Last month we looked at triggers and how they set off a memory tape.

This month we are going to look at how to manage the triggers themselves.

Next month we will look at choices for managing the bodily reactions that triggers cause.

Review:  A trigger is something that sets off an old memory tape. Triggers are encountered through the five senses which sends a message to the brain and you can think, feel and react just as you did back at the time of the original incident. (see November 2017 blog)

 

Remember The Skunk: A skunk’s power comes from the ability to let off a strong pungent odour. When this gland is removed however, the skunk loses that power.  So it is with triggered memories. It is a de-scented skunk. The memory can only do what YOU allow it to do. You have the control now that you didn’t have at the time of the original incident.  Remember, it is a memory … it is NOT happening now. You can also use this same analogy about a bee without a stinger.

 

The following are ways that you can respond differently from how your mind and body are telling you to react when you encounter a trigger.

 

AVOIDANCE: I realize not all triggers can be avoided, but if you know something triggers you then you can look at possible ways to avoid it. For example, if you know that the city bus where you got assaulted triggers you, you might find alternate means of transportation.

THOUGHT STOPPING: As you’ve learned in previous blogs, your thoughts drive your feelings. One of the major interventions is to get hold of those thoughts before the intensity of your feelings builds too high. There are many techniques you can use for thought stopping and you may want to try several until you find the one that works best for you. Don’t get discouraged; it’s hard at first but keep trying. It will get easier and easier the more you use it. Here are a couple:

  1. Envision a word, for example STOP or CALM or PEACE each time you catch yourself getting caught up in destructive talk. You might picture something that this word symbolizes, for example, a road STOP sign or a flashing STOP sign. CALM might be a gentle snowfall or laying on warm sand at the beach. PEACE might be seen as a sleeping puppy or twinkling stars. You get to pick what you think will work for you.
  2. Use a behaviour that will only be used for thought stopping. Examples might be snap your fingers, pinch your earlobe, whistle a long note, count to 10, anything that will signal your mind to STOP. You can programme your mind so it will respond to this. Choose something that you can use comfortably anywhere, even in a crowd, as consistency is vital if it is to be effective. You don’t want to have one cue for public and a different one for private.

 

DEEP BREATHING: One of the body’s automatic reactions to stress is rapid, shallow breathing. Breathing slowly and deeply is one of the ways you can “turn off” your stress reaction and “turn on” your relaxation response.

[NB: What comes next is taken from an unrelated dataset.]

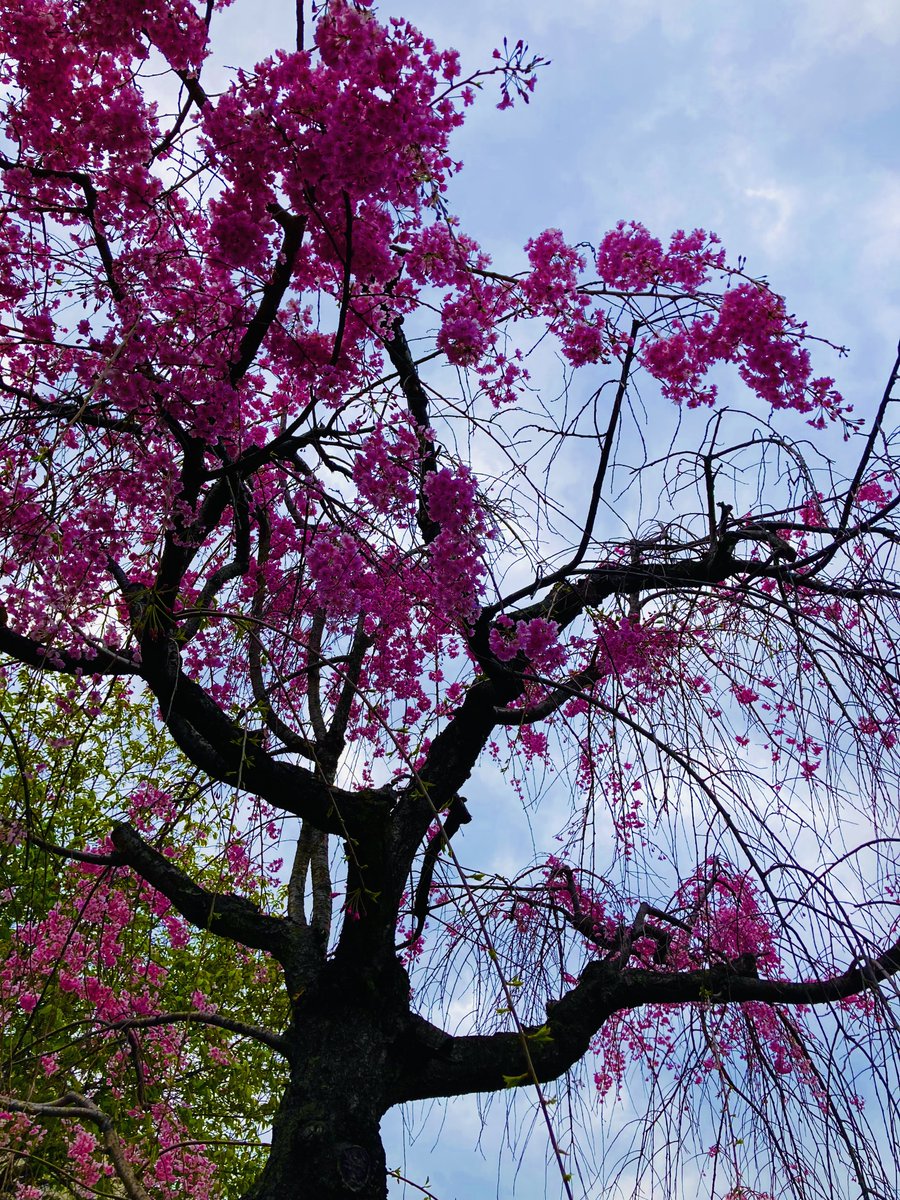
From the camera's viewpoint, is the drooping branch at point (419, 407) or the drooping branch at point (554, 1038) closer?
the drooping branch at point (419, 407)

RELAXATION: There are many tapes on the market for use in relaxation or you can make your own. Breathing is often incorporated in relaxation exercises.

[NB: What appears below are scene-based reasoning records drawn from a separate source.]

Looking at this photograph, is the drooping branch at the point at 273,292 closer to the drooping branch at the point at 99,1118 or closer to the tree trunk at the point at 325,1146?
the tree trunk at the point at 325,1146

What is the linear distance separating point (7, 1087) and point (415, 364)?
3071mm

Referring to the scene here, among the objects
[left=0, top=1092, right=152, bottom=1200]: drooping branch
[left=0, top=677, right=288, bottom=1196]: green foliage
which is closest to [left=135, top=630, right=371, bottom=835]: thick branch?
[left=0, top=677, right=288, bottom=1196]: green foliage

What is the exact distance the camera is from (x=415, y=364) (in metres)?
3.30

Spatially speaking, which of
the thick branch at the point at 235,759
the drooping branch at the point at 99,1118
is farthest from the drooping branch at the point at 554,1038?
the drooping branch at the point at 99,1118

VISUALIZATION: Counteract the negative trigger with a positive one. (yes, you can have positive triggers, too!) Replace the scene your mind plays with a more pleasant one – in other words, change the channel! Envision a time, place, or event when you were secure, relaxed, having fun. Make a list of your positive triggers. You might consider writing these out and posting them somewhere handy to see.

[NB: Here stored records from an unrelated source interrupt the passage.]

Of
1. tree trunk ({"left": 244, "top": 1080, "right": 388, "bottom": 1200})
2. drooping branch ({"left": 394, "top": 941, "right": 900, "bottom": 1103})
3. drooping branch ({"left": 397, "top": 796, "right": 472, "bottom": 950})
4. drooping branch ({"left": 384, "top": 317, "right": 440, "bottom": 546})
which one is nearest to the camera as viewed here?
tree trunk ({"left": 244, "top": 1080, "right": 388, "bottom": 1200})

RESCRIPTING: Have you ever thought of rewriting the scene that caused you trauma? This may be an exercise you want to do with your therapist or someone you trust. Things to consider when doing this are: what would you want to be different? a) Something someone said or did? b) Something you would have liked to have said or done? c) someone else coming into the picture that makes a difference? Play the scene out in your mind. How is it different now?

DESENSITIZATION: This is a technique that allows you to build up a resistance to the trigger and lessens its impact on you. This is something that you may need someone trusted to help you to do this.

FOREWARNED, FOREARMED: Much like desensitization, this technique allows you to “build in some buffers” if you know you are going to encounter an unavoidable trigger.

 

Reactions in the past don’t have to continue in the future.

Choose today to start making changes. Change will occur as you continue to:

  • Identify what your triggers are.
  • Recognize how you respond to those triggers.
  • Be receptive to trying new ways of managing the triggers.